Horse Island and Hog’s Head form opposite points by which the nearly circular Ballinskelligs Bay in Co Kerry is approached by sea. It is a sizeable bay, measuring about 6km at its widest diameter.
It is a place of staggering beauty, where white rollers crash on the beaches at Waterville and the lengthy flank of Cahernagree Mountain stands watch over the mystical Lough Currane.
Ballinskelligs, at the northern end of the bay, lies just around the corner from Bolus Head, beyond which lie the famous Skellig Islands and from which the resident monks departed in the 12th century to set up a monastery at the site of the current village.
In the days before this writer had his own kayak, any and all means were employed to access seemingly unreachable islands, and necessity was often the mother of invention. It was possible to wade to Sandy Cove Island near Kinsale; Bull Island and Inistearaght were accessed after Irish Lights was cajoled into helicoptering a passenger on maintenance trips. The case of Horse Island also saw a lift being hitched. This time, however, it was the helpful folk at Kerry Sub Aqua Club who brought their guest speedily to the pebbled shore as they ventured to a different realm, exploring through shafts of sunlight the mysteries of the deep.
Horse Island, Co Kerry, where you can almost see the turnstones chasing insects along the shore, is so close to the pier on the mainland as to be tantalising. There are historic accounts of the channel being so shallow that it was possible to wade across the gap at a very low tide. Later years saw shifting sands deposited elsewhere, rendering this access impossible.
Horse Island lies at the heart of the Kerry International Dark Sky Reserve, which was awarded this prestigious status in 2014 by the International Dark-Sky Association.

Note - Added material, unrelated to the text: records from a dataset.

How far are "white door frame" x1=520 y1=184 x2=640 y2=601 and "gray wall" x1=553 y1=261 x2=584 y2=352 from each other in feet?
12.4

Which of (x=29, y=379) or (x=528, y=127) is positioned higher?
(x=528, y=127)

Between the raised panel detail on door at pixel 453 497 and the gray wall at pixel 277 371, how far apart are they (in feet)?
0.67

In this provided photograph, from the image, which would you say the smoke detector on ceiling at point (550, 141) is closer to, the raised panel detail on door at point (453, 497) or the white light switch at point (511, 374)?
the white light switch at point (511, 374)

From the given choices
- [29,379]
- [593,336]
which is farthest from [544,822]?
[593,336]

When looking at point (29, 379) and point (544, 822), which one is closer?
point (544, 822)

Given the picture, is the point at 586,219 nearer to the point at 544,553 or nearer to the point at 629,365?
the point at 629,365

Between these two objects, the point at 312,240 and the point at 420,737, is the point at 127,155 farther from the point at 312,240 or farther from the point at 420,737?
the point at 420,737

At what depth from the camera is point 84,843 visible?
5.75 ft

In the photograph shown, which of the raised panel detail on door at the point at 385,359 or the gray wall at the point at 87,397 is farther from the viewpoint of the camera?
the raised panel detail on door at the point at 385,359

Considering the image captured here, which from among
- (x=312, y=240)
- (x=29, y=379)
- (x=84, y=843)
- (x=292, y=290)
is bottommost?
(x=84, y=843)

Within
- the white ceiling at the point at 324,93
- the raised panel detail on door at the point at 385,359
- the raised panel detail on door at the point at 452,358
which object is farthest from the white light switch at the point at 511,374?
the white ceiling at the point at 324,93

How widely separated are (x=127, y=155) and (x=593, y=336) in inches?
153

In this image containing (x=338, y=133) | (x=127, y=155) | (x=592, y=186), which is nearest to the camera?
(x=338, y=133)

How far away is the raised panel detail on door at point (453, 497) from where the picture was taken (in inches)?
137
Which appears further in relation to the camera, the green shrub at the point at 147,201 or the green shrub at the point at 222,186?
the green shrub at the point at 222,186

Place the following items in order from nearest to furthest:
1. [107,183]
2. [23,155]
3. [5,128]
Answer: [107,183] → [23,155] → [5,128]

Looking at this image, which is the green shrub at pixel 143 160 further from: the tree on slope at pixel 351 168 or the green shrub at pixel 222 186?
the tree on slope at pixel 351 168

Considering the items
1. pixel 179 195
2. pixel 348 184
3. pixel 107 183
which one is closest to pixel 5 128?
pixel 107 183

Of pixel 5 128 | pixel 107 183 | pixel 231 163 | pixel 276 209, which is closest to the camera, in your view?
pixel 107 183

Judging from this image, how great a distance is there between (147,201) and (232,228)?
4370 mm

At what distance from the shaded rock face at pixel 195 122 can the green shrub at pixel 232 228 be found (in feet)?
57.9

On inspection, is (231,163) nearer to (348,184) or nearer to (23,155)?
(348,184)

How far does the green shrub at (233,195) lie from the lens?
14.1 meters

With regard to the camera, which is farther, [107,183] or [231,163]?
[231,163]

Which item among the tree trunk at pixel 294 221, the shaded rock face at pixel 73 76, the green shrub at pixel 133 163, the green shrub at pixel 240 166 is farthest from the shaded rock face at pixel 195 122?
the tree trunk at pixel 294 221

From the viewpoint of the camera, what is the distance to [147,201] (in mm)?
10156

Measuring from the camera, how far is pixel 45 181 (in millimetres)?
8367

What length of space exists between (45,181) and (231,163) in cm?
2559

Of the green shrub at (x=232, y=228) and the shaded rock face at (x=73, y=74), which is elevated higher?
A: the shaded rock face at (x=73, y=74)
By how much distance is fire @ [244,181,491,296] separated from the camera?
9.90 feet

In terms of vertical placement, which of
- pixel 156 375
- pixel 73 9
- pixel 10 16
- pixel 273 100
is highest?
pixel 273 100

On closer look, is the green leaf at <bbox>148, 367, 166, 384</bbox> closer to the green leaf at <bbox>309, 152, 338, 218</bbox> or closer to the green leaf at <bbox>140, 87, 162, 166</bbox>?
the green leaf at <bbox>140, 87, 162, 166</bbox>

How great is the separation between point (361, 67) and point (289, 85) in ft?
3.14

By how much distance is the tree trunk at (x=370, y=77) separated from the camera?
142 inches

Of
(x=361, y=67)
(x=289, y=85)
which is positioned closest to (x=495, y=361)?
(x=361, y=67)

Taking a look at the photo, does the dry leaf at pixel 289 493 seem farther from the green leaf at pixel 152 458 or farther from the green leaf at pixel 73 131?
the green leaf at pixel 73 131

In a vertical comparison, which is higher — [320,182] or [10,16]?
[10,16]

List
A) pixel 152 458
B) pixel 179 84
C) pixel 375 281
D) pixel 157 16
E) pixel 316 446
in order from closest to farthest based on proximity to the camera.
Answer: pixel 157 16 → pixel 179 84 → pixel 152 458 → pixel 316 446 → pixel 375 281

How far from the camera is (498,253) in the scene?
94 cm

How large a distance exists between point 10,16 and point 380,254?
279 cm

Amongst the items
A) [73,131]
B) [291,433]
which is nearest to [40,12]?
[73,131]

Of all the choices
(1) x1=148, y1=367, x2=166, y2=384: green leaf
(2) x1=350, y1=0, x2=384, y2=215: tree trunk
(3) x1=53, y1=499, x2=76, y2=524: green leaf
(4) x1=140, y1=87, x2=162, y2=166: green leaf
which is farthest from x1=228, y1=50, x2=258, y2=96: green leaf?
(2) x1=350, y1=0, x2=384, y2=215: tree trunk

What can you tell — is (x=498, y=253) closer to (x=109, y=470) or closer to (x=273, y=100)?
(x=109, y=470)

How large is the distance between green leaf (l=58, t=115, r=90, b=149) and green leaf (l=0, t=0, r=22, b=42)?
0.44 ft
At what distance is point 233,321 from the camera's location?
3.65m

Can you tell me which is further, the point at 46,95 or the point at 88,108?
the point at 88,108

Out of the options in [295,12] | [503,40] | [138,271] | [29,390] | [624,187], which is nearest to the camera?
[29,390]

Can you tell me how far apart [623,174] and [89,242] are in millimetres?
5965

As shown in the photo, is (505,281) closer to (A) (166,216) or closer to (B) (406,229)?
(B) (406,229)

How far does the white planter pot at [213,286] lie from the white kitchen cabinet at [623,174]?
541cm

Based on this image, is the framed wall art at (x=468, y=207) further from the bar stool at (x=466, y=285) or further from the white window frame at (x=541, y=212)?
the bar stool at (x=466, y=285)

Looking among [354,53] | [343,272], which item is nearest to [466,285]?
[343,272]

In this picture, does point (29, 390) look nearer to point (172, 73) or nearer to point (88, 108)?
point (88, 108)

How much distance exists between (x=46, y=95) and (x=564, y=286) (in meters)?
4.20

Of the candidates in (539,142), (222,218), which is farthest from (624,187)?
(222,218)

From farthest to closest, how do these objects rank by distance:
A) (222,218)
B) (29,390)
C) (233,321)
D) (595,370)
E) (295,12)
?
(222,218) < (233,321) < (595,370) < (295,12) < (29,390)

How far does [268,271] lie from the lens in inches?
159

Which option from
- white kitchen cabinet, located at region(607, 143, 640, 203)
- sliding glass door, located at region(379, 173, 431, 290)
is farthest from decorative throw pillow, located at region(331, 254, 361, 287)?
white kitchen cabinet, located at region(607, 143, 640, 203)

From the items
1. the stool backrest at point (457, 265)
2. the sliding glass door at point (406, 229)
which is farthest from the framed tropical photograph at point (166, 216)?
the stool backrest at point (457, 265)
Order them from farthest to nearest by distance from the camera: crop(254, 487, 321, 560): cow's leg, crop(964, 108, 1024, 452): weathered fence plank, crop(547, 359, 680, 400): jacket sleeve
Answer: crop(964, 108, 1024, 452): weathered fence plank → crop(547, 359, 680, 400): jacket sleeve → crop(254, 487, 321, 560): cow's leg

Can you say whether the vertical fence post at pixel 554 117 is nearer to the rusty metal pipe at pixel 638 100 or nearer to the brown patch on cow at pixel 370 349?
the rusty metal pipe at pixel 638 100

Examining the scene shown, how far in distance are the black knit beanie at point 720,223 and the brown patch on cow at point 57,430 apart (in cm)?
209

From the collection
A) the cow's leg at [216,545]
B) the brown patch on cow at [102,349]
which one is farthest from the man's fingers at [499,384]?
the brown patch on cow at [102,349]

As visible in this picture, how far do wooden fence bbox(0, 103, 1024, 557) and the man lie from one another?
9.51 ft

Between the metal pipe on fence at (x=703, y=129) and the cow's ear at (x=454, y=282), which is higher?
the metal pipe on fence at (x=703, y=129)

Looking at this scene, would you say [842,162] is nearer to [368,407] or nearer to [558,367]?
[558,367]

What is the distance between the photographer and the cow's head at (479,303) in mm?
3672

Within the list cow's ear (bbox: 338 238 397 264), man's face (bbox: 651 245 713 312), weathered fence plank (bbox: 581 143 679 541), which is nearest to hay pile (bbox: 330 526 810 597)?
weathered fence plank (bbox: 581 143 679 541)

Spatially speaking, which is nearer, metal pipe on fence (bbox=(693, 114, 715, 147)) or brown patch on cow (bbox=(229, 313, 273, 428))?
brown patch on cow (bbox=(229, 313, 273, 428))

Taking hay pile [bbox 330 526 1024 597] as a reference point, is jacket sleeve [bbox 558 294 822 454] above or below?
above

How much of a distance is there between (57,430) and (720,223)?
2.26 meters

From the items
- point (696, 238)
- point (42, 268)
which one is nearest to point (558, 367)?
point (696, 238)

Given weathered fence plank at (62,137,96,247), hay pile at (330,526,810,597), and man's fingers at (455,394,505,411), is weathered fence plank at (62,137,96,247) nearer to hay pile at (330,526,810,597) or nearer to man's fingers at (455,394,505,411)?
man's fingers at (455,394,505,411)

Mayo International Dark Sky Park at Ballycroy National Park also achieved gold medal status. Ballinskelligs is one of several regions in western Iveragh to be included in the nomination, with Kells/ Foilmore; Cahersiveen; Valentia Island; Portmagee; The Glen; Waterville; Dromid; and Derrynane/Caherdaniel.
To those used to living in towns or cities, the inky blackness of the sky with its glittering stars at Ballinskelligs must appear magical. The reserve states as its goal, “to raise awareness of light pollution in Ireland and promote the use of responsible lighting through education and the development of a national policy and strategy in the absence of legislation”.
Horse Island’s population peaked at 20 in 1851, but even in 1926 it still had a population of 19. The 1837 Ordnance Survey map shows a cluster of houses around the present one house on the north side of the island, facing Ballinskelligs.
“Horse Island supported two families: The MacGearailts and the de Barras. They left it after one too many vicious storms in November 1959,” wrote Belgian photographer Nutan, who recorded life on many of our islands in hisbook. There is a surviving whitewashed cottage which is still in use as a holiday home.
Findagrave.com reveals very detailed information about the inhabitants of Horse Island. The 1911 census shows one family called Barry living on the island. “Present were, Patrick Barry, aged 66, a farmer; Mary Barry, his wife, aged 48. They had been married 24 years and had 10 children, 7 of whom were alive. John, son, aged 22. Cornelius, son, aged 16; Bridget, daughter, aged 13; Michael, son, aged 12; James, son, aged 10; David, son, aged 6; Minnie, daughter, aged 4.”
There is something about Horse Island which makes it very appealing to artists. Among those who rendered it on canvas were the Kerry artist Michael Kirby, whose romantic painting captures the whitewashed cottage opposite the ruins of the abbey. Robert Brown from Wales has captured the island in a more realistic sense, though still clearly rustic.
Cahersiveen take the R566 to Ballinskelligs. Horse Island is privately-owned.